Hervé Bonhert (né en 1967)
Sur Internet, je n'ai trouvé que ce crucifix/squelette. Ce que j'ai remarqué, ce sont deux photographies anciennes. Deux portrait de taille, en noir et blanc, datant des années 1900 ou des années Vingt, c'est difficile à déterminer. Sur chacune des photographies, les visages sont recouverts de peinture (surtout blanche et noir, mais avec des couleurs) et cette peinture a laissé des coulures sur le reste du corps. Impression de malaise - masques déformants, masques mortuaires. Quelque chose de morbide, une sorte de vision d'outr-tombe ou de cauchemar qui pourrait être réutilisée dans un film d'horreur.

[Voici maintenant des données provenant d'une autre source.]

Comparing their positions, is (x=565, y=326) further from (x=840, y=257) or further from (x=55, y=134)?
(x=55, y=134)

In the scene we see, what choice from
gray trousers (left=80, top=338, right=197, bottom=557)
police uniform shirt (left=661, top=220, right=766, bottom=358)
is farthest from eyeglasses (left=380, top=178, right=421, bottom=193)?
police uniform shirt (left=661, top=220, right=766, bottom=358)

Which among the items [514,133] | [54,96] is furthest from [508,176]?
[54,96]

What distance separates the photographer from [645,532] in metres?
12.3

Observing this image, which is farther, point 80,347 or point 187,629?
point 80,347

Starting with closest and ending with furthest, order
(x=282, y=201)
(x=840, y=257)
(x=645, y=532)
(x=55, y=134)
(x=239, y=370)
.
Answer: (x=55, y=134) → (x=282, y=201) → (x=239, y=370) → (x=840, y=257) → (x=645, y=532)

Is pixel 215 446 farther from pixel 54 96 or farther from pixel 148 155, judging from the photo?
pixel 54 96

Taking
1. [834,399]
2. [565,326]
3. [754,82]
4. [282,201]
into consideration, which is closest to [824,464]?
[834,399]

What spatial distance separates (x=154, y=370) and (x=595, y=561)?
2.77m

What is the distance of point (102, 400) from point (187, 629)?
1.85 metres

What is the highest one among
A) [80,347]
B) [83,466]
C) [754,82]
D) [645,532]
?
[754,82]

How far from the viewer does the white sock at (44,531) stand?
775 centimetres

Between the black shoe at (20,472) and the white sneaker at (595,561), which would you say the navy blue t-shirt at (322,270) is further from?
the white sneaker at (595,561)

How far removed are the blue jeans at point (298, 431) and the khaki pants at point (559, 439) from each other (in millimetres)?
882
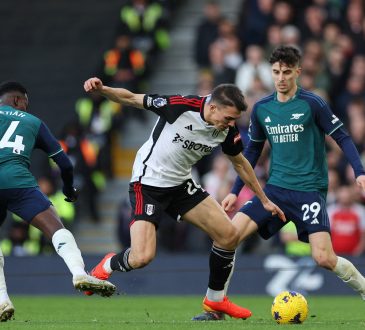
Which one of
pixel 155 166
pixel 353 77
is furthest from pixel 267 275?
pixel 155 166

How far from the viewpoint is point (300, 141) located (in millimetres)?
10664

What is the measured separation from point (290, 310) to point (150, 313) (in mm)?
2409

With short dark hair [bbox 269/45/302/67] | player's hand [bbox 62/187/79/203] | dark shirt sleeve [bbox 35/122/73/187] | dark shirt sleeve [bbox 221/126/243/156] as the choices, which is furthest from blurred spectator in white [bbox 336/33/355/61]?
dark shirt sleeve [bbox 35/122/73/187]

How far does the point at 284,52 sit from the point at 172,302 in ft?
15.0

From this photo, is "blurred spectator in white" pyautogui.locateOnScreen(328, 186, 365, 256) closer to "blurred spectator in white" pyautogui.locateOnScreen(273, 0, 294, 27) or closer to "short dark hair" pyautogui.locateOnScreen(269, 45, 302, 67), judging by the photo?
"blurred spectator in white" pyautogui.locateOnScreen(273, 0, 294, 27)

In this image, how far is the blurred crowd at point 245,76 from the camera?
16156mm

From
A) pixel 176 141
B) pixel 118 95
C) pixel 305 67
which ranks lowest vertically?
pixel 305 67

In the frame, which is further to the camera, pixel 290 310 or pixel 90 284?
pixel 290 310

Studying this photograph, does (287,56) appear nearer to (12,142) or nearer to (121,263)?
(121,263)

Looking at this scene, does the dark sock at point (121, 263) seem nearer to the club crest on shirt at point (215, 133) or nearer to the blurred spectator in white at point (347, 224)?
the club crest on shirt at point (215, 133)

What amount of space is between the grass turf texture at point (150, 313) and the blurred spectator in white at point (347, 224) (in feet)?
2.61

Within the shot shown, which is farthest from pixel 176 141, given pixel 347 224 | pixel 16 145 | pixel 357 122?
pixel 357 122

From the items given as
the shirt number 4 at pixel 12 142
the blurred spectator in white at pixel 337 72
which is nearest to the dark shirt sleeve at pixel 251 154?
the shirt number 4 at pixel 12 142

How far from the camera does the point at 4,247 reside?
56.3 ft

Je cite l'article mis en lien : "Sculpteur anatomiste et dessinateur, il intervient sur ses matériaux pour y faire apparaître squelettes et fantômes, leur donnant ainsi l’aspect de memento mori."
Patrick Bastardoz (né dans les années 1970)
Un peintre alsacien dont je suis le travail depuis quelques années. Il se laisse aller à une routine qui doit bien se vendre à Strasbourg - notamment des vues des différents chantiers qui ont lieu à Strasbourg depuis ces dernières années (Presqu'îe Malraux, etc.). Sans rien d'inquiétant, presque "joli". Mais il vient de commencer une série intitulée "Babel" : dans la continuation de ses chantiers, mais ce sont cette fois des tours gigantesques, impossibles, monstrueuses. Une version contemporaine des grands tableaux de "Tour de Babel" qui a le mérite de s'intégrer complètement dans son travail. Enfin un peu d'imaginaire, un peu d'ambition, un peu de recherche picturale et iconographique, un peu plus d'inquiétude. Si seulement il pouvait continuer comme ça, dans l'exploration d'une voie pas seulement par la variation, mais par l'approfondissement, l'élévation, la complexité du propos. (L'orgueil propre au mythe de Babel s'impose ici plus par l'effet et le travail de peinture que par la tailled des bâtiments, modeste par rapport à ce qui se fait de nos jours).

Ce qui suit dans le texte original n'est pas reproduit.